Showcase Your Projects:If you've worked on relevant projects, whether academic or professional, make sure to include them! Describe your role, the challenges you faced, and the outcomes. This gives us insight into your problem-solving skills and hands-on approach.
Apply Through Our Website:We encourage you to apply directly through our website. It’s the best way to ensure your application gets to us quickly and efficiently. Plus, it shows your enthusiasm for joining our team at Coherence Neuro!
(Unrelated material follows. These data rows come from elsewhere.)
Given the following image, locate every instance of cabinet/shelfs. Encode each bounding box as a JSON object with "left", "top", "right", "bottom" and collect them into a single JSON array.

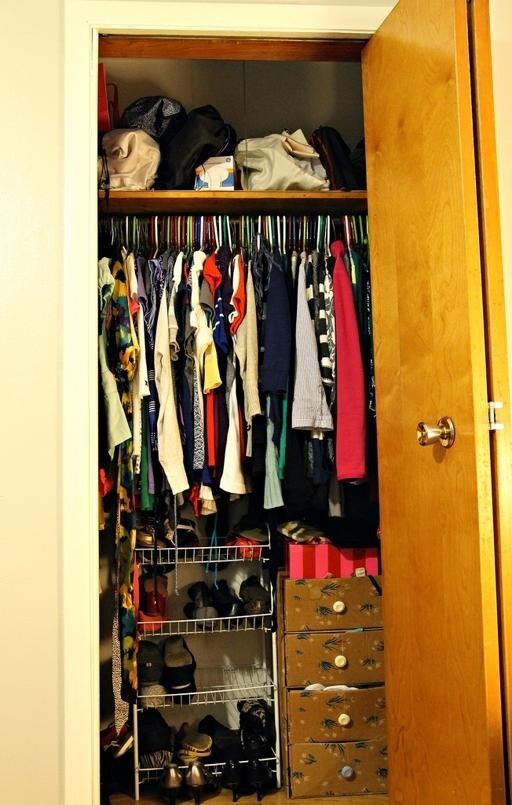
[
  {"left": 277, "top": 571, "right": 388, "bottom": 800},
  {"left": 124, "top": 523, "right": 281, "bottom": 800}
]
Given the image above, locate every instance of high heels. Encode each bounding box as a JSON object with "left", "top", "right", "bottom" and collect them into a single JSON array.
[
  {"left": 239, "top": 574, "right": 270, "bottom": 629},
  {"left": 188, "top": 762, "right": 220, "bottom": 805},
  {"left": 164, "top": 765, "right": 183, "bottom": 804},
  {"left": 247, "top": 760, "right": 269, "bottom": 801},
  {"left": 224, "top": 760, "right": 242, "bottom": 801}
]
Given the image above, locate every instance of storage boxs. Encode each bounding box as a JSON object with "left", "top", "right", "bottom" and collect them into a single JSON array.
[{"left": 284, "top": 542, "right": 379, "bottom": 580}]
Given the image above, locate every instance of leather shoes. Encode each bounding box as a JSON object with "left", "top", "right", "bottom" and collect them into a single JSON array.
[
  {"left": 212, "top": 579, "right": 244, "bottom": 629},
  {"left": 143, "top": 575, "right": 168, "bottom": 616},
  {"left": 183, "top": 582, "right": 218, "bottom": 630}
]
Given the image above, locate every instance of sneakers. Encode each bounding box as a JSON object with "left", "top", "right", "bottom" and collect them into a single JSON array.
[
  {"left": 138, "top": 640, "right": 166, "bottom": 686},
  {"left": 176, "top": 722, "right": 212, "bottom": 765},
  {"left": 163, "top": 636, "right": 196, "bottom": 704}
]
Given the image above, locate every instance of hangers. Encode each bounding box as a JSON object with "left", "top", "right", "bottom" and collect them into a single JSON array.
[{"left": 106, "top": 212, "right": 369, "bottom": 264}]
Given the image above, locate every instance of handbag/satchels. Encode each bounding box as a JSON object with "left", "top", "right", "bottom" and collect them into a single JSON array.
[
  {"left": 235, "top": 129, "right": 331, "bottom": 191},
  {"left": 349, "top": 136, "right": 367, "bottom": 191},
  {"left": 308, "top": 125, "right": 353, "bottom": 189},
  {"left": 98, "top": 129, "right": 161, "bottom": 192},
  {"left": 155, "top": 105, "right": 236, "bottom": 190},
  {"left": 226, "top": 536, "right": 261, "bottom": 559},
  {"left": 122, "top": 96, "right": 183, "bottom": 138}
]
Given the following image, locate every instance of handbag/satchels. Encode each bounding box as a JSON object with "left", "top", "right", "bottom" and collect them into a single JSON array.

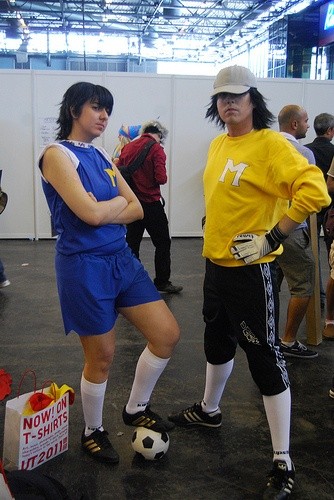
[
  {"left": 3, "top": 370, "right": 69, "bottom": 474},
  {"left": 116, "top": 140, "right": 157, "bottom": 186}
]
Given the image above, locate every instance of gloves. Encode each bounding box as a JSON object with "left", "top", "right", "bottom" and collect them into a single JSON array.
[{"left": 230, "top": 223, "right": 290, "bottom": 264}]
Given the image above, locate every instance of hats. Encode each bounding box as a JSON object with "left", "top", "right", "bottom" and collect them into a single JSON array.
[{"left": 211, "top": 65, "right": 256, "bottom": 94}]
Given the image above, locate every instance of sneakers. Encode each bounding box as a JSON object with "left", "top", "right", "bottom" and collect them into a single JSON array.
[
  {"left": 278, "top": 340, "right": 319, "bottom": 359},
  {"left": 167, "top": 402, "right": 222, "bottom": 427},
  {"left": 263, "top": 459, "right": 296, "bottom": 500},
  {"left": 81, "top": 427, "right": 119, "bottom": 465},
  {"left": 122, "top": 405, "right": 175, "bottom": 432}
]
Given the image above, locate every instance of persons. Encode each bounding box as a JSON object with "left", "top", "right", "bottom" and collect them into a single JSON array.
[
  {"left": 0, "top": 256, "right": 11, "bottom": 288},
  {"left": 114, "top": 120, "right": 184, "bottom": 295},
  {"left": 302, "top": 112, "right": 334, "bottom": 251},
  {"left": 36, "top": 82, "right": 179, "bottom": 465},
  {"left": 168, "top": 66, "right": 333, "bottom": 500},
  {"left": 323, "top": 156, "right": 333, "bottom": 342},
  {"left": 274, "top": 105, "right": 320, "bottom": 359}
]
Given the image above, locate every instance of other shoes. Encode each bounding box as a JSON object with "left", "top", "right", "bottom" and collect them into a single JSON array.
[{"left": 321, "top": 321, "right": 334, "bottom": 341}]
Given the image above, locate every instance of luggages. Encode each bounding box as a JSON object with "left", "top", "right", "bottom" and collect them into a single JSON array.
[{"left": 153, "top": 278, "right": 183, "bottom": 293}]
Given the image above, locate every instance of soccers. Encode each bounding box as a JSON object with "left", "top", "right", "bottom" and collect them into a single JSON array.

How to prepare for a job interview at Coherence
✨Know Your Stuff
Make sure you brush up on your knowledge of finite element methods and their applications in biophysics. Be ready to discuss specific projects or experiences where you've used tools like COMSOL or ANSYS, as well as any challenges you faced and how you overcame them.
✨Show Your Passion
Coherence Neuro is all about pushing boundaries in engineering and science. During the interview, express your enthusiasm for computational modelling and how it can impact patient care. Share any personal projects or research that highlight your passion for the field.
✨Collaboration is Key
Since this role involves working closely with cross-functional teams, be prepared to discuss your experience collaborating with others. Think of examples where you successfully communicated complex ideas or worked together to solve a problem, especially in a team setting.
✨Ask Insightful Questions
Prepare thoughtful questions about the company's projects, culture, and future directions. This shows you're genuinely interested in the role and helps you assess if it's the right fit for you. Consider asking about their approach to integrating imaging data into models or how they validate their simulations.